**TASKS**
- a) Reproduce the passage of the piece about the tides talk at Highcliffe Sailing Club between "The creativity of" and "has been amazing.", inclusive.
- b) Carry on the piece about the tides talk at Highcliffe Sailing Club from its last sentence.

**DOCUMENT SEGMENT**
= = = = = = =

On Tuesday 24 March, Highcliffe Sailing Club was full to the gunnells (93 people) to hear from storyteller, Martin Maudsley and oceanographer and coastal scientist Ivan Haigh.

Ivan managed, with just one equation and a whole series of fabulous graphics, to explain the effect of the moon and sun on our tides and how friction, inertia and land constrain and distort the way the tide comes in and goes out. It seems the Isle of Wight has nothing to do with the double high tide, despite it being a commonly held myth. The main reason is the tides sweep up along the south coast through the channel, hit Holland and then bounce right back, giving the second tide.

Martin told the story of Raven and the very first tide, and then followed this up with how we have been working with young people to explore other myths, stories and impacts of the double high tide.

Calls for more such events will be considered!

Mudeford Mud Monster


The creativity of the Time and Tide participants in helping to create and build stories, linking the tides in the harbour to historic events and activities has been amazing.
Of course all the water in the harbour has been treated and well cared for by Wessex Water! But do be careful what you flush down the loo!

= = = = = = =

**DATA SHOWN**

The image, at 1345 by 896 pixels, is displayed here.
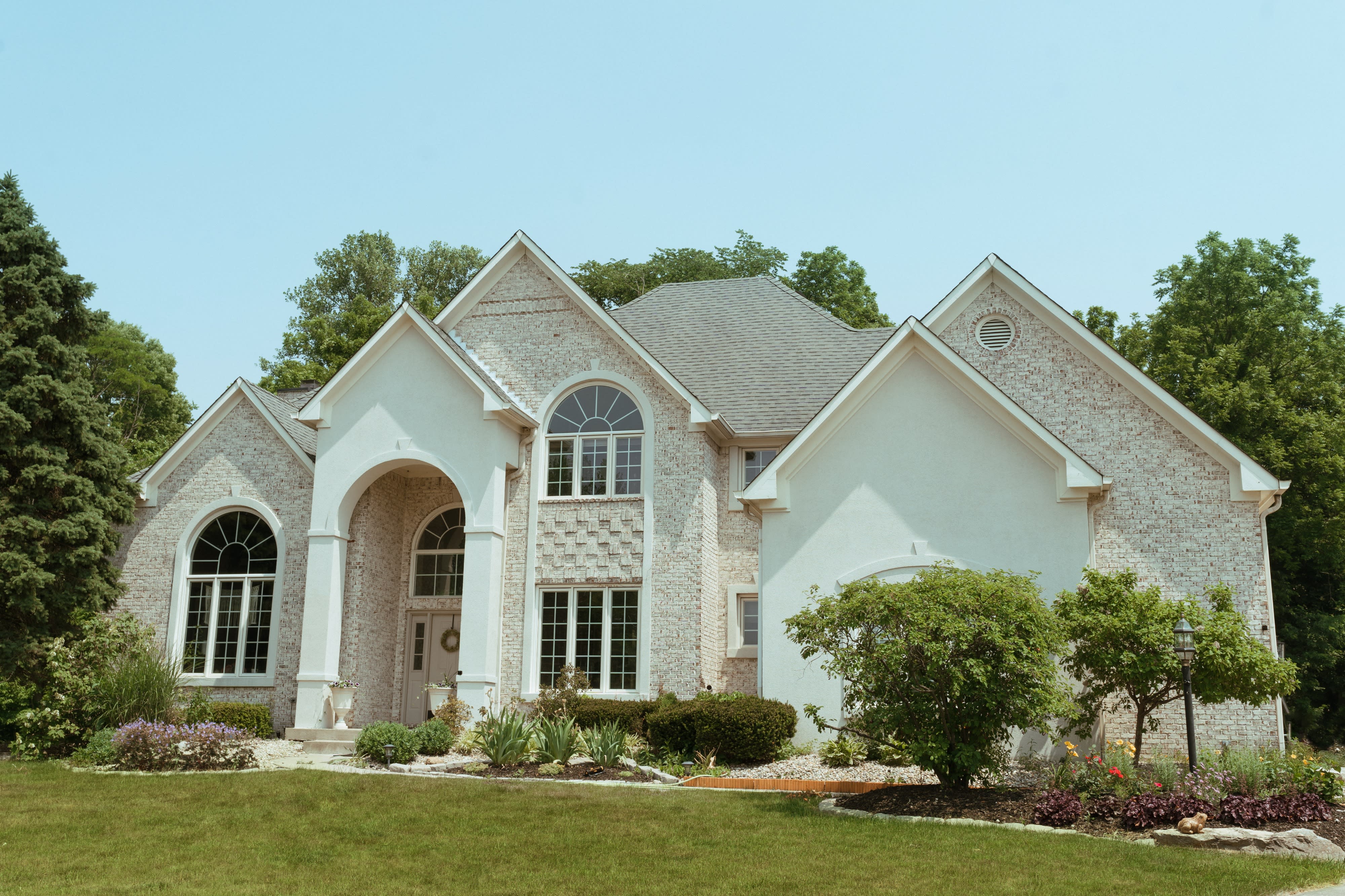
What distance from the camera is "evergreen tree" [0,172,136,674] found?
61.2 feet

= = = = = = =

**ANSWERS TO THE EXERCISES**
- a)
The creativity of the Time and Tide participants in helping to create and build stories, linking the tides in the harbour to historic events and activities has been amazing.

- b)
Fair success!


Saturday's Fair in Saxon Square was a tremendous success with nearly 600 people passing through the Christchurch Community Partnership Marquee plus three dogs and our oldest participant was 94 years young. As well as a great showing by the TNT science club participants and helpers we were joined by Friends of Stanpit Marsh and Genoveva Esteban of Bournemouth University and Professor Vince May.

Team CAYP, led by Jae Harris, made sure the day got off to a great start by getting the marquee up efficiently!

Through the day a range of science experiments were available; these were chosen by the TNT participants. We explored how the density of water changes when you add salt; made Cartesian divers and looked at surface tension. Inspired by monsters and creatures from the deep there was plenty of slime to be made as well as using molecular gastronomy techniques to make fish eggs and worms.

Genoveva brought along four microscopes showing amoeba and plankton wriggling around under the lenses.

Martin Madusley ran two story telling sessions in the Library and did more informal storytelling around the craft and clay table.

A full report and collation of comments will be available soon.

We've been delighted with the response and enthusiasm for finding out more about our local environment and the double high tide.

A huge thanks to all those who came along and helped make the day such a great success!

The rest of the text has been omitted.